→ SELECTED EXCERPT:
We perform heart, kidney and pancreas transplants.
6. What are some of the challenges you face as a pharmacist working in transplant?
My biggest challenge is time. See above for the worst part of being a transplant pharmacist. Other challenges include: saving the hospital money (transplant drugs are mucho $$$), teaching pharmacists and residents, ensuring patients can afford their medications, reducing polypharmacy and keeping up with the literature.
7. How can current students or pharmacists best prepare for a career in transplant?
Find a practicing transplant pharmacist and ask them if they have any opportunities. Maybe there’s a case report you could write up or a patient to educate. Maybe there’s a nursing orientation lecture that could use some formatting. Maybe there’s a research project that you can get off the ground or a quality improvement project that you could work on and present to the team. There is always an opportunity to get your foot in the door and see if transplant pharmacy is where your interests lie.
8. What are some of the most common questions you are asked on the job?
- Can I take these pills together?
- Can I have [insert supplement name]?
- I’m having this side effect, do you know what could be causing it?
- Can you make sure everything is dosed right for their renal function?

→ RECORD EXTRACTS:
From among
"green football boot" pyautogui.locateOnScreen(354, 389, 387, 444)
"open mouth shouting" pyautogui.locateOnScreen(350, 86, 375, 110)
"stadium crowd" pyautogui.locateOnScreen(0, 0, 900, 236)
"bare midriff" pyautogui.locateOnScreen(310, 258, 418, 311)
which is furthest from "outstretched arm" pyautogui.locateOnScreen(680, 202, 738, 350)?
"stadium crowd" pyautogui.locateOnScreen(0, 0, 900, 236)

→ REQUIRED ACTION: Continue the interview with the transplant pharmacist, picking up after its last line. The entries have no part in this exercise.

→ EXERCISE RESPONSE:
- Can you look and see if there’s something making their tacrolimus level off?
- Have we ever [insert a super random scenario here]?
9. What is the biggest impact you think you have on patient care?
Patient education. After the surgery itself, the medications are the most important part of transplant and keeping the patient out of the hospital. Patients need to know the importance of the medications in keeping the organ working, preventing rejection and preventing infection. They also need to know the common side effects so they are not alarmed when they happen and know when to call the clinic.
10. What are your responsibilities/tasks during a typical workday?
A typical workday includes rounding with the transplant team, patient education and reviewing something for transplant. Currently, I am working on updating our kidney transplant antibody mediated rejection protocol to possibly remove rituximab and include tocilizumab.
11. What are some helpful tips for every day pharmacists to know about transplant?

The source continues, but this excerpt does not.